Erick and I can talk later. I need to get home and hopefully get some sleep. Aiden has been sleep a lot today so the night is probably not going to go well, so I should try to get to sleep early. After strapping Aiden in I walked downstairs and smiled as Erick locked his front door. 

"Are they gone?" I ask as I placed the diaper on the couch.

"Yeah. I kicked them out." He answered and pointed to the couch before sitting on it. I just lifted Aiden and sat him in front of before sitting, "Sorry about them."

"What did they mean by again?" I inquire as I sat back and watched him.

"They never told me who it was. Just that she was blonde, and even then they would switch up the story. I guess I just got the full truth out of them. Those guys are jerk. Even then though, Justin says Aiden is his baby." He whispers, "So we have nothing to worry about."

I stare at him trying to go back to the day I found out about Justin. He said he did wrap up and looking at Erick now we were both completely unconscious. Now I am very confused. Why can't the rest of my life just be simple? Justin is the father of my baby, Erick can be the step-father or Mommy's friend. That sounds pretty comfortable. Then again Erick and I are attracted to each other and I am very comfortable around him. If he was the father we would be the family I never had. Why am I fighting with myself on this right now? I mean what is the best thing for Aiden? I don't know whether to ignore this or to make sure one-hundred percent. Who is Aiden's father?

"I feel like such a slut." I laugh angrily and lifted my hand to wipe away the tears. A loud exhale slipping through my lips as I turned to Aiden who was fast asleep. 

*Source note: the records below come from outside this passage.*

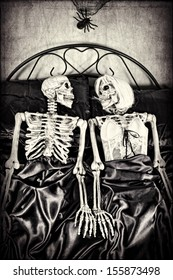 Halloween theme.  Two skeletons in bed together. Textured.
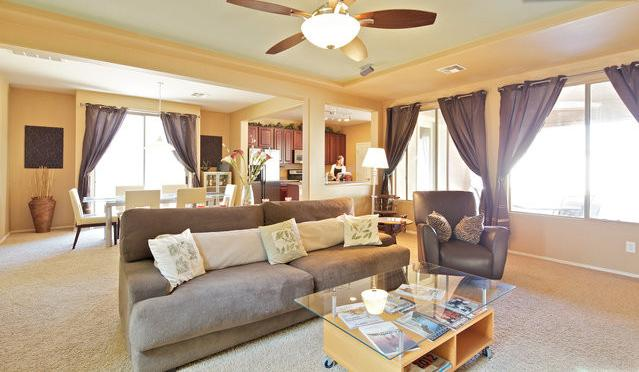 Spacious family room great for relaxing and conversation. Sofa is equivalent to a twin size bed.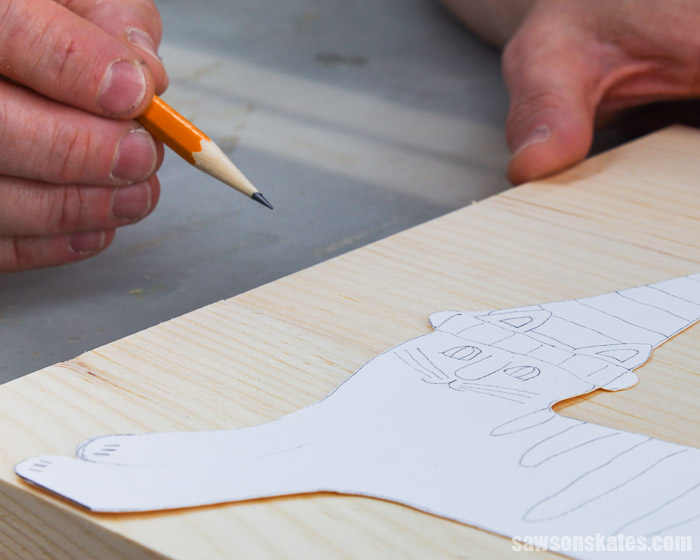 Using a pencil to trace the Halloween cat decoration template onto a piece of wood.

"No. Your not." He says slowly grabbing my hand. I turned to him and he smiled, "We are young, and stupid. That does not make us a slut. You know how many women I have had sex with since you?" I shake my head and he laughed, "Me either. I am the slut here." He looked up out the large window in the front of us, "Crazy thing. I was being so reckless I left my watch at someone's house. The last thing from my grandfathers. I was so hurt when I couldn't find it."

I slowly lift my diaper bag and pulled out the watch. I turn to him as his eyes widened and he slowly took it. He flipped it over and slid his fingers across the first J. I just smiled as he looked up at me and I slowly explained, "The only thing I had to remember that night. I felt awful not being able to let the father know, or tell Aiden if he wanted to look. Was going to give that to him when he started having questions."

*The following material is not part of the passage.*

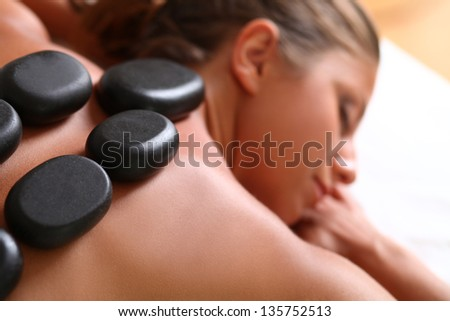Portrait of beautiful caucasian woman with spa stones on her back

Erick smiled at me and exhaled, "Jeremiah Jones." He stood and placed the watch beside Aiden, "He died on my twelve birthday. Left that and my car for me in his will." 

"I'm sorry."  I whisper quickly and he smiled as he sat back down, "Erick, I need to make sure your not the father. Aiden kind of looking like you cant be because he is half Latino or twenty-five percent or whatever the math is." We both chuckle and I go on, "I want to take a DNA test. If Justin isn't the father then he can live his life, and my son won't grow up thinking Daddy don't like him."